* _READING TEXT_:
┌──

The two maps below reveal U.S. bases around the world
and the reach of its propaganda transmitters.
A global network of consular offices needs be added.
Intelligence agencies, by no means confined to
information-gathering, operated through them and
clandestinely elsewhere.







The admiration given the USA by the new democratic public of all
the world, including the hapless peoples of Eastern Europe, was
unstinted. Democracy and prosperity would come now. And at the
same time, the world public that had disbelieved in America or
disliked it conceded wonderingly and admiringly that it had defeated
powers a few years earlier regarded as being most formidable -
Japan, Germany and Italy,
and raised other powers from the dead -
France, Belgium, even China.

The Japanese and Germans were docile; more than that,
given anti-communist tasks and conservative constitutions, they would have
fought staunchly for America's New Order of the World. Latin-America,
ambivalent all along, was now more pro-America that it had
been. It saw the Future there: its cultural and commercial relations
with Italy and Germany, with Vichy
France, had broken off.

It was America that seemed to be (and momentarily was) dominating
the vast Chinese scene, where despite all its corruption and wastage of
U.S. aid, the Kuomintang Nationalists of Chiang Kai-Chek were in
charge of the main centers and coastal regions. In Indo-China, it was
up to the U.S. to decide who should officially represent the
Vietnamese, Cambodian, and Laotian people. And, for that matter,
despite the haste of the English and Dutch to return to their imperium,
they did so for a long, last look at what they, and the Japanese, had
wrought. For the attitude of the U.S. would
determine the re-construction of these nations.

The British had some voice. (Others had voices, too.) The British had
been treated remarkably well by the U.S. during the War. The
American public and troops were fully inculcated with pro-British
propaganda. Churchill's military cooperation had been, on the whole,
excellent - notwithstanding disagreements over the choice of Second
Fronts, over who should lead the French, who should command this or
that Army Group, who should direct Burma
operations, how the Pope should be regarded. The British military
and officials were tight-wads, trained to deprive their constituents
and spend little. They were pleased with the American extravagance
in their favor, less pleased when American generosity fell upon
other nations, especially former Axis and
Axis-collaborative countries.

Winston Churchill, the unrepentant Imperial champion
("I was not chosen to be Prime Minister to preside
at the dissolution of the British Empire")

└──

Please print everything in the passage on postwar American influence from "A global network" down to "clandestinely elsewhere.".

* _MATERIAL SUPPLIED_:
┌──

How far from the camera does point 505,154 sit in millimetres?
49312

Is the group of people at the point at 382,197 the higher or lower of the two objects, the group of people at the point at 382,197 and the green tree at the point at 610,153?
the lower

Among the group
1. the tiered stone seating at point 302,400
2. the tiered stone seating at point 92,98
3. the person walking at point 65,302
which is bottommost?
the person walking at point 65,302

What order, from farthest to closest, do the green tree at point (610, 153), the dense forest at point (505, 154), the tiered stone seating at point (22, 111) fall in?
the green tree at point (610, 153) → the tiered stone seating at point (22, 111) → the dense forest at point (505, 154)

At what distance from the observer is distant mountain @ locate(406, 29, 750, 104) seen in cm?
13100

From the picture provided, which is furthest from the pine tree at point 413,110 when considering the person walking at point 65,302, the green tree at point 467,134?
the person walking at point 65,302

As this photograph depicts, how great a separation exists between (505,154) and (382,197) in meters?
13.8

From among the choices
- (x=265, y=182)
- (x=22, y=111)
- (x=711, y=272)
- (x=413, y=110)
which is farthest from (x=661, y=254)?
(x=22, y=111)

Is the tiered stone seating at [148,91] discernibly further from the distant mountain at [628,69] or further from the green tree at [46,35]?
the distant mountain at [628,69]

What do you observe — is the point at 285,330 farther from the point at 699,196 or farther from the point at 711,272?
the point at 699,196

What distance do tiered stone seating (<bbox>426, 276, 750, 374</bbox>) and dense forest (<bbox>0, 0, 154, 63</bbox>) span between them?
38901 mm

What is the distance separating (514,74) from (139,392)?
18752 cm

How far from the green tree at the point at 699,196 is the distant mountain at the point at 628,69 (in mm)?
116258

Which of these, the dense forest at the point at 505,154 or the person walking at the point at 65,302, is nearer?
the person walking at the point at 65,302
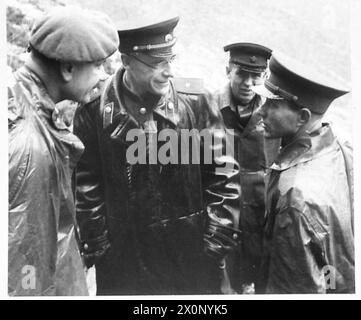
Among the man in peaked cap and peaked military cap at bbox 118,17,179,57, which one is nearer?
peaked military cap at bbox 118,17,179,57

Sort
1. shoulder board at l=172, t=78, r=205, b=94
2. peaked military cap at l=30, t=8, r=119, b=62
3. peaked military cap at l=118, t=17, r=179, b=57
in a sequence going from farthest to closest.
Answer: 1. shoulder board at l=172, t=78, r=205, b=94
2. peaked military cap at l=118, t=17, r=179, b=57
3. peaked military cap at l=30, t=8, r=119, b=62

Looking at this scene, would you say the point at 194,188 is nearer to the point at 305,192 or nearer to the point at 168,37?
the point at 305,192

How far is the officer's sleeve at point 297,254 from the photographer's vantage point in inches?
241

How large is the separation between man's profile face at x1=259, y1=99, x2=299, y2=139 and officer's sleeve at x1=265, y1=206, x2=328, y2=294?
1.65ft

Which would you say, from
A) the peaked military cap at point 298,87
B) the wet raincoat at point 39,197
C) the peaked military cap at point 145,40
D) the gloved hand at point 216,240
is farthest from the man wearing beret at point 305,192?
the wet raincoat at point 39,197

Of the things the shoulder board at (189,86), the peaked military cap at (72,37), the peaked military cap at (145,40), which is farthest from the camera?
the shoulder board at (189,86)

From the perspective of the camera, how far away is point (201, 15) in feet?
20.4

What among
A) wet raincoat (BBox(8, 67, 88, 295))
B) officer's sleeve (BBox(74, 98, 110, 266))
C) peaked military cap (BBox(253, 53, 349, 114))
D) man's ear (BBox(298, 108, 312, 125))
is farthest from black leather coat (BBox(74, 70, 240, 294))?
man's ear (BBox(298, 108, 312, 125))

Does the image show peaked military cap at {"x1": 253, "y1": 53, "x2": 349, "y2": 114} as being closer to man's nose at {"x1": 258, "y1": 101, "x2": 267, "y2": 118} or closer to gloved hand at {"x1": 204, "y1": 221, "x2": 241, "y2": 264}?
man's nose at {"x1": 258, "y1": 101, "x2": 267, "y2": 118}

└──

* _OUTPUT_:
A global network of consular offices needs be added.
Intelligence agencies, by no means confined to
information-gathering, operated through them and
clandestinely elsewhere.